Dear Ben and group, The Deagan Una-Fon was a popular hand-played
unit having reiterating electromagnets with beaters that played
specially-shaped orchestra bell bars, with a cable going to a small
keyboard.
Una-Fon bell bars, in contrast to other types of orchestra bells,
have a unique shape with concave scallops on the sides and tubular
resonators behind, giving them a different harmonic series. The tone
is loud and clear, but with an unusual subtone reinforced by the
resonators.
The most popular use was for parade units, similarly to the use of air
calliopes in the early twentieth century. An example may be seen at
the Circus World Museum in Baraboo, Wisconsin. (For many years the
Una-Fon appeared annually in the fantastic Milwaukee Circus Parade,
along with at least one band organ from the collection. Sadly, that
extravaganza was discontinued after the loss of large commercial
sponsors.)
Although complete Deagan Una-Fons were never installed in original
coin pianos or orchestrions, certain collectors added them to various
automatic instruments during the modern collecting era. These included,
in the 1950s, a Seeburg J orchestrion in the Bale of Hay Saloon in
Virginia City, Montana (pictured in Harvey Roehl's "Player Piano
Treasury"), and a small keyboardless Nelson-Wiggen coin piano in the
Cliff House/Sutro Museum complex in San Francisco (heard on the old
record album "Razz-Ma-Tazz in Hi Fi"), and in the 1970s, a Reproduco
piano/organ made into an O-roll orchestrion at House on the Rock.
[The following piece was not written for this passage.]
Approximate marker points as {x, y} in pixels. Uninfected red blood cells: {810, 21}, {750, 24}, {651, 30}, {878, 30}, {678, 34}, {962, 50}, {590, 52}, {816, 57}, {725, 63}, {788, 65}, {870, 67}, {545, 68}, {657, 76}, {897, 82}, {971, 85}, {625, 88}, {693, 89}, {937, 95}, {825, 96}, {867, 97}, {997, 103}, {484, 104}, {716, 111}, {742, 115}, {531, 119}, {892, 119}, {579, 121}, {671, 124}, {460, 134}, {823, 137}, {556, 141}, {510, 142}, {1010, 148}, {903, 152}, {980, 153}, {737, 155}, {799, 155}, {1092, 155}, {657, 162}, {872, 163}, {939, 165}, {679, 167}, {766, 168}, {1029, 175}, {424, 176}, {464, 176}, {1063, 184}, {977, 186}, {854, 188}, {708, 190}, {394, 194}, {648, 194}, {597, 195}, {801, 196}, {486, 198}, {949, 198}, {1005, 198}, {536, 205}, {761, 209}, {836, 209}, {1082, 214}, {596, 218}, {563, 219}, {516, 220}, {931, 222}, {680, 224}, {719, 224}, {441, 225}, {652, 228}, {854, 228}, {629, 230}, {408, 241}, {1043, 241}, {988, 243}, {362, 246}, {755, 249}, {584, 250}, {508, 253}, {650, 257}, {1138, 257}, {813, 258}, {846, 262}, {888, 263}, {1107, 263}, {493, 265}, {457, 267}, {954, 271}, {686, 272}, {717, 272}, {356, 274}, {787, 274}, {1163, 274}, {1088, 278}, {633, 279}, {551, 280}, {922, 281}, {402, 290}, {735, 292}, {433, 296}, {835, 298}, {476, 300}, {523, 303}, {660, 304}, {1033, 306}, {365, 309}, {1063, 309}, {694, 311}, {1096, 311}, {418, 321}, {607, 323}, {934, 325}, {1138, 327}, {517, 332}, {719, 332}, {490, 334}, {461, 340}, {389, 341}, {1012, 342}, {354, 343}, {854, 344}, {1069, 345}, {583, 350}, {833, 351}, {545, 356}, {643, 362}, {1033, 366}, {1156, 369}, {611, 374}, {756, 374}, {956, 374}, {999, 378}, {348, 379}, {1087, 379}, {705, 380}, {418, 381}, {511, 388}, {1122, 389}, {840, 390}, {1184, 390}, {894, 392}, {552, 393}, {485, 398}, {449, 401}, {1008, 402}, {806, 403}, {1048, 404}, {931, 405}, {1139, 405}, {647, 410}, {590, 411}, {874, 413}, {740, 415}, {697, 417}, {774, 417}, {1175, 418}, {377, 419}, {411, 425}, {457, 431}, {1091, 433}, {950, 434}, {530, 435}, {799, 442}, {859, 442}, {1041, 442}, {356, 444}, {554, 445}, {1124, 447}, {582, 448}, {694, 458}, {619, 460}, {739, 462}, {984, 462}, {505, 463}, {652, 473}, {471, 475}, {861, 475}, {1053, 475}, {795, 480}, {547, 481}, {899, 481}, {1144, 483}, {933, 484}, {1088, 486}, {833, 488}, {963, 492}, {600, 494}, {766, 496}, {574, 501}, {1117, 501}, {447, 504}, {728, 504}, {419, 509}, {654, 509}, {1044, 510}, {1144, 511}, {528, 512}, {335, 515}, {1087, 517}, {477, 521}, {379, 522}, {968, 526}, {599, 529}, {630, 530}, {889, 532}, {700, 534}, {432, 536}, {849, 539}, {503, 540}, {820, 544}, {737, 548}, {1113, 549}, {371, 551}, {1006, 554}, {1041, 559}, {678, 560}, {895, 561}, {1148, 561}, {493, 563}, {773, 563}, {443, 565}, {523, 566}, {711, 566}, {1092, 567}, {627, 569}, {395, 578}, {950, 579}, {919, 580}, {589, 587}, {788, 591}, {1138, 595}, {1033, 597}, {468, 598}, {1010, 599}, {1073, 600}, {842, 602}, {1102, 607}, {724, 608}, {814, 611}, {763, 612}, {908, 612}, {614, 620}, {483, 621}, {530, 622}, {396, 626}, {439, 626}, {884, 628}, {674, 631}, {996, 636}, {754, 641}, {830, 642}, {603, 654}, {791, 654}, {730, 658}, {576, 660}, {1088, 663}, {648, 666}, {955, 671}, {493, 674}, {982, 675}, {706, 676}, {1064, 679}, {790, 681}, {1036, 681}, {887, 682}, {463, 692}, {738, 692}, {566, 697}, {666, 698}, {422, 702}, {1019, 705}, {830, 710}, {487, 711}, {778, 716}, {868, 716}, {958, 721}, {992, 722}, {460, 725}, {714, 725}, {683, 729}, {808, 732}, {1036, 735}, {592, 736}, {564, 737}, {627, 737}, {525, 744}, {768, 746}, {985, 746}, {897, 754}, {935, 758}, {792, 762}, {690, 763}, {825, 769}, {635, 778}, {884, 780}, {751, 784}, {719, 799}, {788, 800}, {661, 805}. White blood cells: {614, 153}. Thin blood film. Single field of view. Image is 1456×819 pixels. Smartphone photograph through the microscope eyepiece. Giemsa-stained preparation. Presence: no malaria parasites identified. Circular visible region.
Al Svoboda certainly would have added a Una-Fon to something in his
Nickelodeon Tavern & Museum in Chicago Heights, Illinois, had he owned
one in usable condition.
Despite the fact that no electrically-played Una-Fon was used in an
original coin piano or orchestrion, Deagan did sell sets of Una-Fon
bells to makers of automatic instruments. Small-scale Una-Fon bells
were used instead of a xylophone in certain Cremona J orchestrions
(with pneumatic Cremona player actions) and the Wurlitzer 180 band
organ -- the largest model made by that company -- featured a
large-scale set (with a Wurlitzer pneumatic player action). In each
of these examples, the player action was reiterating, so each note
repeated continuously as long as it played, as in the original
hand-played Una-Fon.
You may see and hear beautifully-restored examples of a Cremona J and
Wurlitzer 180, each with Una-Fon bells, in the Sanfilippo Collection
by joining the Lake Michigan Chapter of the Musical Box Society and
attending their annual May meeting there.